In a previous post, I talked about my love-hate relationship with HP mechanics. Here, I sketch a possible solution. It’s definitely a work-in-progress and definitely not as simple a modification as I originaly anticipated, but here it is anyway!

Before starting, I’ll just say that the term HP itself should probably be changed to something that does not convey the meaning of “health” or “capacity to withstand punishment”. We want a word that instinctively means “capacity/energy to dodge/deflect/parry attacks” or something like that. I don’t have a gret idea, so I’ll go with “Stamina Point (SP)” for now, since it’s often used in videogames to name the “energy” used to do act (Dark Souls 2, I’m thinking of you!) I’m open to suggestions!

The last problem I presented (any trying action should deplete SP, not only defending) is in my opinion the easiest to fix : make every trying actions “cost” SP. Numenera uses this idea (there is no HP, only pools of Might, Speed and Intellect points that you can use to fuel powers and lose when hit).

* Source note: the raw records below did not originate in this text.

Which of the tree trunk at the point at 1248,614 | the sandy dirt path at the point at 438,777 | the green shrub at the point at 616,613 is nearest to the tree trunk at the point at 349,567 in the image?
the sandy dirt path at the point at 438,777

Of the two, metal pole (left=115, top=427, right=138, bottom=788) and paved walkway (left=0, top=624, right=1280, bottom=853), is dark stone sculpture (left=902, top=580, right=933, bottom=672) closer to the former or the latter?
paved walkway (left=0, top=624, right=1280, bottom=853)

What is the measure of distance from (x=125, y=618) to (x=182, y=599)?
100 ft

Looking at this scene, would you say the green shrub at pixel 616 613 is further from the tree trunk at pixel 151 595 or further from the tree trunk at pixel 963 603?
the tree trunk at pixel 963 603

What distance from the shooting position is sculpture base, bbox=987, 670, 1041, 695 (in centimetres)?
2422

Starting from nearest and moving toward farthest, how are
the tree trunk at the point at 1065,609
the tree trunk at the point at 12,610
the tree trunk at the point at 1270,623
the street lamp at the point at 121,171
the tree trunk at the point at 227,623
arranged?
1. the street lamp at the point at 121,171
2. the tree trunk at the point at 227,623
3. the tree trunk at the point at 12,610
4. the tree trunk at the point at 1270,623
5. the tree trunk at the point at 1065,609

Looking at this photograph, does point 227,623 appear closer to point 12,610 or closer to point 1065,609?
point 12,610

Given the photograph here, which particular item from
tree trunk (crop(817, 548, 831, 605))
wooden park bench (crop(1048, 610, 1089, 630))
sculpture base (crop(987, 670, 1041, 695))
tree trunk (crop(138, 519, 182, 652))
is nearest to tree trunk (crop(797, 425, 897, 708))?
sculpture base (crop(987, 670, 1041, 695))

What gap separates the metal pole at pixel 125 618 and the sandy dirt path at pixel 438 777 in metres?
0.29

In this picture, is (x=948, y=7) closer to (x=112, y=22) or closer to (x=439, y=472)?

The second problem I presented (dodging, evading and armor protection are represented by other mechanics, like AC in D&D) is a bit more complex to solve because it is more deeply rooted. In games like D&D (and most games), damaging opponents is a two-step process : first you need to know if your attack is successful (roll to hit), then if it is, you evaluate how successful it was (roll HP damage). So some defenses were incorporated in the first defense stat (in D&D, most defenses raise AC, making the character harder to hit) and others were incorporated in the second (in D&D, damage reduction and temporary HP do that). To use SP instead of HP, we need to reconsider how, exactly, all those defenses help (do they increase SP? do they lower the SP cost of some defensive actions?)

But more radically, we need to reconsider how to understand the “roll to hit”. With SP replacing HP, it cannot be “roll to determine if attack connects with target”, but more “roll to determine how hard this attack is to evade”. On the top of my head, poor rolls could reduce SP damage (easier to evade) and excellent roll could raise it (harder to evade), but other effects could be used (poor roll cost more SP to the attacker, for example.)

The first problem I identified (describing a success by describing a hit that mostly misses the target is counter-intuitive and anti-climactic at best, and at worse is fictionnally the same as a miss) is probably the hardest to deal with. I’m going to point out that with the reconsidered “to hit roll”, it’s not as important a problem : replacing a clear-cut distinction between sucessful and unsucessful attack with a continuum between least and most successful attack can live with all of them being fictionally more similar. One way to differentiate would be to describe the effort needed by the defender : a less successful attack is effortlessly sidesteped while a very successful one leave her off-balance for a second. Furthermore, by removing completely the idea that SP represents general health, it’s not as counter-intuitive as I thought it was. Well narrated, it does not have to be more anti-climactic than describing another solid hit that do not put the defender down, after all.

Still, none of that really tackles the problem. Maybe it’s not as much a problem as I first thought?

I’ll leave it like that today (a very anti-climactic conclusion, I’ll admit!), but food for thoughts (mine, at least!)